> [To do]:
Could you lay out the material below as a Markdown table with columns Row and Text, taking only the lines from the one containing "Measuring from the" up to and including the one containing "638 millimetres" and leaving out any blank lines?

> [Exercise material]:
※ ※ ※

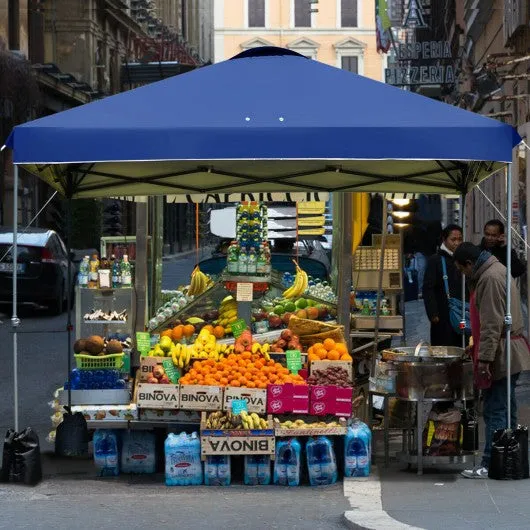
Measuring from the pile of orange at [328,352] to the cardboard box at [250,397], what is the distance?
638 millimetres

※ ※ ※

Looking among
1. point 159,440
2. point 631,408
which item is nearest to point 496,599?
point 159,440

※ ※ ※

> [Task solution]:
| Row | Text |
|---|---|
| 1 | Measuring from the pile of orange at [328,352] to the cardboard box at [250,397], what is the distance? |
| 2 | 638 millimetres |